校長の仕事(12) ― 〈講評〉というデザイン教育の問題点 2004年02月02日
デザインの授業では、よく作品講評が行われる。というより、作品講評はほとんど授業そのものでもある。
それぞれの学生に、(たとえば)手のデッサンなどをさせながら、教員が必要に応じて講評を行う。そういった講評を何回か(或いは何度も)経ながら、作品ができあがっていく。講評は、そのデザインの授業では指導の中心である。
しかし、私は、この講評主義に反対である。
なぜか。講評は個人指導になる。個人指導は評価が相対主義になる。それが証拠に、講評主義の授業には、落伍者(60点以下)がほとんどいない。みんなが作品を「それなりに」仕上げれば、“合格”してしまう。
つまり講評主義には、授業目標が存在しない。いったい、学生(=学生の作品)をどんな水準に仕上げることがその授業が成功したという指標なのか、それが講評主義には存在しない。

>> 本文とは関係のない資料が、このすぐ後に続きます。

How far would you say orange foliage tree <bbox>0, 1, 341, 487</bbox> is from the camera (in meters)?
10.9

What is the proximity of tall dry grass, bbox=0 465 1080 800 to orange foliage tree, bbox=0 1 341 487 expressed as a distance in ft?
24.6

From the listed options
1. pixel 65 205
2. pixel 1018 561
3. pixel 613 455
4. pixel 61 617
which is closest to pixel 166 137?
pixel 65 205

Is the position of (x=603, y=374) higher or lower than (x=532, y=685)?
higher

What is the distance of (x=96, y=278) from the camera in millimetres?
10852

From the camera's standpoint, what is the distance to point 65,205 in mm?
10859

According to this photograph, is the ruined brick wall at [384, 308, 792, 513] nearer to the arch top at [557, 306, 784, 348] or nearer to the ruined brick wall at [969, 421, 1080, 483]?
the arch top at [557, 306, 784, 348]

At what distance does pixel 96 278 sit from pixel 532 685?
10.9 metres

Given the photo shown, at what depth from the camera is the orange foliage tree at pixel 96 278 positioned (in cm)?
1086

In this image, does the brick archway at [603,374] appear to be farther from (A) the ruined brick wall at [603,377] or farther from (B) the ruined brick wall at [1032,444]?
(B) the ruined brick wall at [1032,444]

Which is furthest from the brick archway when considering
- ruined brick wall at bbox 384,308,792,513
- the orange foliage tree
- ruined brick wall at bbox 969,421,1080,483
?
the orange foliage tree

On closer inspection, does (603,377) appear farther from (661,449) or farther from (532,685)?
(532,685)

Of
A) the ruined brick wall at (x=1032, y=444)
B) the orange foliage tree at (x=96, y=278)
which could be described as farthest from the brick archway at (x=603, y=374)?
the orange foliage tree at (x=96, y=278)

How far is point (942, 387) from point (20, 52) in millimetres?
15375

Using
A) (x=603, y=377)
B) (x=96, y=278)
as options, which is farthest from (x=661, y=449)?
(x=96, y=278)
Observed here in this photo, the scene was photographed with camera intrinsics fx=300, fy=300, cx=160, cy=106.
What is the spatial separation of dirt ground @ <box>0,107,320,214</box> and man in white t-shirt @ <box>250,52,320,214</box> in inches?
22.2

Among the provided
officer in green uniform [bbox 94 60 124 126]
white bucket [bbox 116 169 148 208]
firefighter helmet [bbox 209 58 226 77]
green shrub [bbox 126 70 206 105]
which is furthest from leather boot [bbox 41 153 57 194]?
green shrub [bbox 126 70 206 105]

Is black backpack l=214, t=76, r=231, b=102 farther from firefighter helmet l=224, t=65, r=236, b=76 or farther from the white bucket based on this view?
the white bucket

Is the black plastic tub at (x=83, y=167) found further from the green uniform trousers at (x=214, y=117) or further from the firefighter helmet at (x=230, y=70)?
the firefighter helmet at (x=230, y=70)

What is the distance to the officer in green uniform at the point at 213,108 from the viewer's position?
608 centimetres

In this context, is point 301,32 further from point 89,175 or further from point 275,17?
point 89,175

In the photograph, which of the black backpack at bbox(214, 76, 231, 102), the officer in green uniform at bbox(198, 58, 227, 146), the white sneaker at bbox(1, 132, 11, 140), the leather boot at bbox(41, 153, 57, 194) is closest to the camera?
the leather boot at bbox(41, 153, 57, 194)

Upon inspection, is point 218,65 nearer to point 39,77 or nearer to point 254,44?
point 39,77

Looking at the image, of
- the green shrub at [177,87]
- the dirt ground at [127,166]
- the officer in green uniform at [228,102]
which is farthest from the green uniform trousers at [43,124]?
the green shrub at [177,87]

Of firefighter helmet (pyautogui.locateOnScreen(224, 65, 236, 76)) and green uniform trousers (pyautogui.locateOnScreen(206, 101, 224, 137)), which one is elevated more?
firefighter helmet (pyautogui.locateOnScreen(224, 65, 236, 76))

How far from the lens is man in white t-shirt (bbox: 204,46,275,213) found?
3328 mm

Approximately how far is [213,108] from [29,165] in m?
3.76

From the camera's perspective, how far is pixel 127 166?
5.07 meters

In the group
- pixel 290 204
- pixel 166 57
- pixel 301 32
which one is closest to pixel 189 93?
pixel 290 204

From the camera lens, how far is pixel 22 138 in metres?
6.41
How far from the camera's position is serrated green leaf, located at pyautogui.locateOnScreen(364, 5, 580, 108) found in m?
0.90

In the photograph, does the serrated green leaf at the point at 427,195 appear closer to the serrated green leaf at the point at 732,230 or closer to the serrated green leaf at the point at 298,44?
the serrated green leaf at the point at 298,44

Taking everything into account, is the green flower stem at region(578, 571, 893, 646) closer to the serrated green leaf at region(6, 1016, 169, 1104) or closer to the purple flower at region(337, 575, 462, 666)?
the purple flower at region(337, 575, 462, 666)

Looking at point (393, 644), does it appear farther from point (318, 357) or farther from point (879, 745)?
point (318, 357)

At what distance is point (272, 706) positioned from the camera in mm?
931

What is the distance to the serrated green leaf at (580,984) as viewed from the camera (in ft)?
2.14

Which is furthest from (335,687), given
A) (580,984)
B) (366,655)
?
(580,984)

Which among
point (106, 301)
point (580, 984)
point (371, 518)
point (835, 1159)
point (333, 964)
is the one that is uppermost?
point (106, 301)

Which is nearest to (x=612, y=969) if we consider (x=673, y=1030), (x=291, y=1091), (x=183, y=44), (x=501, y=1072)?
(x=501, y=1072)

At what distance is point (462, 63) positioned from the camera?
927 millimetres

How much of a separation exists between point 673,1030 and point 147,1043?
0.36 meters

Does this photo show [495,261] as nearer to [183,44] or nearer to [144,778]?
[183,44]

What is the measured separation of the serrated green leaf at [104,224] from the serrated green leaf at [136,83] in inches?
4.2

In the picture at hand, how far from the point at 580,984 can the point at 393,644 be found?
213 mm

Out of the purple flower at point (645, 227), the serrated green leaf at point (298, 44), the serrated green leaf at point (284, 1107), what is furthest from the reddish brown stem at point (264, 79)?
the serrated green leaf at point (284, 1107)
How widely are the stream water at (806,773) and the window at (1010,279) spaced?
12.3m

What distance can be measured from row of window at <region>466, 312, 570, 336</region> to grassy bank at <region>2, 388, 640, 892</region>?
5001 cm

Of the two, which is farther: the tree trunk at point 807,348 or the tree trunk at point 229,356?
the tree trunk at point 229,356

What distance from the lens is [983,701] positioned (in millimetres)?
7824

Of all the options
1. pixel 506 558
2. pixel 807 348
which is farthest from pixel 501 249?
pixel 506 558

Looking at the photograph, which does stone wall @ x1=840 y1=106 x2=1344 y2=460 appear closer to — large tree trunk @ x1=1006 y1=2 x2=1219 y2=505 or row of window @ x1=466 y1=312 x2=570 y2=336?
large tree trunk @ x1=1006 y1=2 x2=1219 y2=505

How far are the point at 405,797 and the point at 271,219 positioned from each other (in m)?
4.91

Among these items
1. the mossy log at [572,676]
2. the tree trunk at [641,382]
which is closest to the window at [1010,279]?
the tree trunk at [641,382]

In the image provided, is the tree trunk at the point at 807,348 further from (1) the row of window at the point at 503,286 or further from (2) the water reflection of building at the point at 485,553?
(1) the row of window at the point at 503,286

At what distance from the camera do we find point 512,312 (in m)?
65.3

学生の作品が講評指導によって相対的に上昇する。講評の前と後とでは、たしかに作品の水準は向上した。その成長(講評の前と後との変化)を通じて学生自身はその授業に充分満足もしている。
しかしだからといって、その授業が成功したとは言えない。その作品の評価の絶対値が存在していないからだ。できる学生はできるなりに、できない学生はできないなりに成長しているだけで、成長の水準はどこにも示されていないからだ。もちろん、個々の学生の作品を一同に見くらべれば、A学生の作品がB学生の作品よりも「優れている」「劣っている」というのは、わかりやすいことだろう。
しかし劣っている学生の水準が、60点以上であるのかどうなのかの水準は、この相対評価の局面では何もわからない。講評に対する学生の満足も、毎日遅刻なし、欠席なしに授業出席して、講評を何度も受けて、かつ60点以上取っている場合だけなのであって、その熱心さの割に50点や40点の不合格を付けられた場合(未履修になった場合)は、文句を言い出すに違いない。大概の場合、こういった不合格部分は、「個性的だね」とか「努力賞」などと言われて、60点台にとどまっている。客観的にはほとんど落第なのである。
なぜ、「個性的」な「努力賞」というように落第学生が救われるのか。それは見方を変えれば、講評が学生の作品への介入であって、作品は教員と学生との共同作品であるからだ。その作品評価を「不合格」として根底的に否定することは、教員の指導成果を自ら否定することと同じことになる。その意味で講評主義の評価には、基本的に59点以下の「落伍者」がいない。ほとんどの場合、学生の自己満足に終わっている(場合によっては教員の自己満足にさえ終わっている)。その意味でも講評主義は、個人主義なのである。まともなな教材一つ配らず、手ぶらで印象批評に終始する。町の書道塾以下の教育である。未だに短大、美大、専門学校のデザイン教育は、この書道塾スタイルを続けている。それは、副業をもった“教授”やアルバイト教員(作品だけで自立できるほどの能力も持てない中途半端な教員)に満ちているからにすぎない。かつてこの分野で教育に関心をもったデザイナーは一人もいないことの証左に他ならない。それでいいわけがない。